→ **Angezeigter Textauszug**:
== == ==

Herr Präsident! Meine Damen und Herren! Der Abgeordnete Dr. Schröder hat heute morgen bei der Begründung des Gesetzentwurfs im wesentlichen zwei große Kreise gezogen. In den einen Kreis setzte er die betrieblichen Belange und in den anderen Kreis die überbetrieblichen Belange. Ich glaube, Herr Dr. Schröder, daß diese scharfe Scheidung mit der Wirklichkeit, in der wir stehen, nicht das geringste zu tun hat. Sie führten selbst aus, daß in 20 % der Betriebe 80 % der Arbeitnehmer beschäftigt sind. Diese 80 % in unserem Bundesgebiet sind rund 10 Millionen Menschen, die, oh sie in Arbeit stehen oder nicht in Arbeit stehen, das gesamtwirtschaftliche Leben doch sehr entscheidend beeinflussen.
Wir sind vor einigen Tagen in WatenstedtSalzgitter gewesen — Sie sind mit dort gewesen —, und wir haben gesehen, daß die ganzen Schwierigkeiten dieses Gebiets letzten Endes daher kommen, daß das dort liegende große Werk nicht mehr in Betrieb ist. Ich glaube, daß hier ein Musterbeispiel dafür vorhanden ist, wie sehr die Gemeinden davon abhängen, in ihrem Raum lebensfähige Betriebe zu haben, die auch funktionieren. Das Gedeihen oder Nichtgedeihen eines Betriebes kann Tod oder Leben für die Gemeinde bedeuten. Insofern ist jedes Betriebsinteresse von bedeutendem Gesamtinteresse.

== == ==

→ **Arbeitsauftrag 1**:
Übertragen Sie aus der Rede den Abschnitt wortgetreu, der mit „Wir sind vor“ einsetzt und sich bis einschließlich „von bedeutendem Gesamtinteresse.“ erstreckt.
→ **Arbeitsauftrag 2**:
Führen Sie die Rede im Anschluss an ihren letzten Satz weiter.
Die anschließende Auflistung wird nicht benötigt.

→ **Bereitgestellte Daten**:

== == ==

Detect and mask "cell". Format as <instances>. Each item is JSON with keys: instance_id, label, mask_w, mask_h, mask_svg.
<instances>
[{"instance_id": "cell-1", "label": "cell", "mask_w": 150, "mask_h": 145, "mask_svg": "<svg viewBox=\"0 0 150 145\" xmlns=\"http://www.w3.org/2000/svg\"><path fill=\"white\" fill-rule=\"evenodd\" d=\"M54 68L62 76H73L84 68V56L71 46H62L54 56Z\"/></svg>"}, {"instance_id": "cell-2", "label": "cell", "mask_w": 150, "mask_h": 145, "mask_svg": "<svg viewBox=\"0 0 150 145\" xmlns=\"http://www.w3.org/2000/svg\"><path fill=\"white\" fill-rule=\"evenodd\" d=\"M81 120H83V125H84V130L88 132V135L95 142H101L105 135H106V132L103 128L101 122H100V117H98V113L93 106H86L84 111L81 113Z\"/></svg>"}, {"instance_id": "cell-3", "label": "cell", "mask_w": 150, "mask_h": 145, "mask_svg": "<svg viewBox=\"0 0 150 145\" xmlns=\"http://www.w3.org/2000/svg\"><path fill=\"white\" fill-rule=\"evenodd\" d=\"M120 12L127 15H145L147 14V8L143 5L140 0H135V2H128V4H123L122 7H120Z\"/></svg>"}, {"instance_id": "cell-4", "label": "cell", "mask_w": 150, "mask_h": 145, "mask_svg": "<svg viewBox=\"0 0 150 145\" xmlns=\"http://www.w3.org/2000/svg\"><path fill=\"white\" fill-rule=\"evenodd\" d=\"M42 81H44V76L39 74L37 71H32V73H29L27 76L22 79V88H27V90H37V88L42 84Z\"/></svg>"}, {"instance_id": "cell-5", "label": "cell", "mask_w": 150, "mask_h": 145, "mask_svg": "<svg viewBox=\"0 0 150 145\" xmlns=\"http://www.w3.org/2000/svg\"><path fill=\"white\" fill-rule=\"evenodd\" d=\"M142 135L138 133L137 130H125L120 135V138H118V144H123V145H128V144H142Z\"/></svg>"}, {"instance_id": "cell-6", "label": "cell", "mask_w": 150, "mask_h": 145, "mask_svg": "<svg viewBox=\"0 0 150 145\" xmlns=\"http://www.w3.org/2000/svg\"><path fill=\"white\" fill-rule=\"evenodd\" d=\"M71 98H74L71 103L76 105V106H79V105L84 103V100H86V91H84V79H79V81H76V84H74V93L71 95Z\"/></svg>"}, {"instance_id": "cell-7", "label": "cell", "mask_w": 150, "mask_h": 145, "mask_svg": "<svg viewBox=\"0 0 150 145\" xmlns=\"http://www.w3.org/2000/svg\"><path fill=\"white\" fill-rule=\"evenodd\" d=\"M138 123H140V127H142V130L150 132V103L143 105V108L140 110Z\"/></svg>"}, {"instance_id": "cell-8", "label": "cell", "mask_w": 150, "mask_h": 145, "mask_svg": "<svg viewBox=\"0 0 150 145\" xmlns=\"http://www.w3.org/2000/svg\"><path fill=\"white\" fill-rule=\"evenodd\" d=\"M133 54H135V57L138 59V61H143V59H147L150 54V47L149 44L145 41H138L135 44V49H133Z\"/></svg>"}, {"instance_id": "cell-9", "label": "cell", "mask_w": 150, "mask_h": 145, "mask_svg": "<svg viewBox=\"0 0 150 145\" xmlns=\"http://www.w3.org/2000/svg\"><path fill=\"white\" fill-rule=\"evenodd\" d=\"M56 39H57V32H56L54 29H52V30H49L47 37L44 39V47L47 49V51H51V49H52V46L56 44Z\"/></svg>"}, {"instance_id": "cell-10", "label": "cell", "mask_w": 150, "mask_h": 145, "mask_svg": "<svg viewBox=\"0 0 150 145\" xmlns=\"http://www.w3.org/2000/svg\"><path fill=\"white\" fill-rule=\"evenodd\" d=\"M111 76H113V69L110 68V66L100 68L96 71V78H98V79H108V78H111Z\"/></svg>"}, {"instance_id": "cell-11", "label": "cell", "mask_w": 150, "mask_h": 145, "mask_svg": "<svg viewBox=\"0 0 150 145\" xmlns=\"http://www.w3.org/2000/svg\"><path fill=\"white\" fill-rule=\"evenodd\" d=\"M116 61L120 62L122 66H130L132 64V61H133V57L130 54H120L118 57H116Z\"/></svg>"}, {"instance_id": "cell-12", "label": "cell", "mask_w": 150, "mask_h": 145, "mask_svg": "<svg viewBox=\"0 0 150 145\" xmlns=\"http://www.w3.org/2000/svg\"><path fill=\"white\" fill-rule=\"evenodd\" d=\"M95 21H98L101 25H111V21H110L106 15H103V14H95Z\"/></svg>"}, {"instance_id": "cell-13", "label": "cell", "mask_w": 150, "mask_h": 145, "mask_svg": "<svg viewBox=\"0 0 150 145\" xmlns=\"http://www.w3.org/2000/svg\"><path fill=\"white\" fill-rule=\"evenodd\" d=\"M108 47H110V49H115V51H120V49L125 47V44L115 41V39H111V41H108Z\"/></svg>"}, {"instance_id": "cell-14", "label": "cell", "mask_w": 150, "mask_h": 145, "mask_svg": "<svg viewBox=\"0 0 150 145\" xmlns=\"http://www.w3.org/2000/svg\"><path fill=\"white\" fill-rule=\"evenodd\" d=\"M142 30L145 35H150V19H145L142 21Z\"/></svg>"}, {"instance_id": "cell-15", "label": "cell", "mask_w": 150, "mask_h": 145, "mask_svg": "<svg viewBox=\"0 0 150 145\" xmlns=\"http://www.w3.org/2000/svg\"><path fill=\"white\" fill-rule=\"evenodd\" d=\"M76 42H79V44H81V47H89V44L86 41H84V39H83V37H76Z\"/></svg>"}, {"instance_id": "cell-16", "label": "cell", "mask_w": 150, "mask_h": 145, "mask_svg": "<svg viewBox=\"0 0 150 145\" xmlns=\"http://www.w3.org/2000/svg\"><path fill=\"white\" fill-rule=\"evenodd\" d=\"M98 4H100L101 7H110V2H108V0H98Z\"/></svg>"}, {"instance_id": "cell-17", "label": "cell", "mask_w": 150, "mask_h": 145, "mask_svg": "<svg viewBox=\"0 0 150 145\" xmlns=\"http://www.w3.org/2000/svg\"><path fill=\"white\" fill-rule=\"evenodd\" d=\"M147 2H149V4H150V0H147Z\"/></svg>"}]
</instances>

== == ==

→ **Antwort 1**:
Wir sind vor einigen Tagen in WatenstedtSalzgitter gewesen — Sie sind mit dort gewesen —, und wir haben gesehen, daß die ganzen Schwierigkeiten dieses Gebiets letzten Endes daher kommen, daß das dort liegende große Werk nicht mehr in Betrieb ist. Ich glaube, daß hier ein Musterbeispiel dafür vorhanden ist, wie sehr die Gemeinden davon abhängen, in ihrem Raum lebensfähige Betriebe zu haben, die auch funktionieren. Das Gedeihen oder Nichtgedeihen eines Betriebes kann Tod oder Leben für die Gemeinde bedeuten. Insofern ist jedes Betriebsinteresse von bedeutendem Gesamtinteresse.

→ **Antwort 2**:
Ich glaube aber, schon zwischen Ihren Ausführungen und der Begründung des Entwurfs einen gewissen Widerspruch zu finden. Sie schreiben in der Begründung auf Seite 18 unter § 1 über die Aufgaben der beiden Partner im Betrieb und sagen da am Ende des ersten Absatzes:
Bei der Erfüllung dieser Aufgabe dürfen sie aber nicht nur ihre beiderseitigen Belange im Auge haben, sondern müssen sich in den Rahmen der Gesamtwirtschaft fügen, von der ihr Betrieb nur ein Glied ist.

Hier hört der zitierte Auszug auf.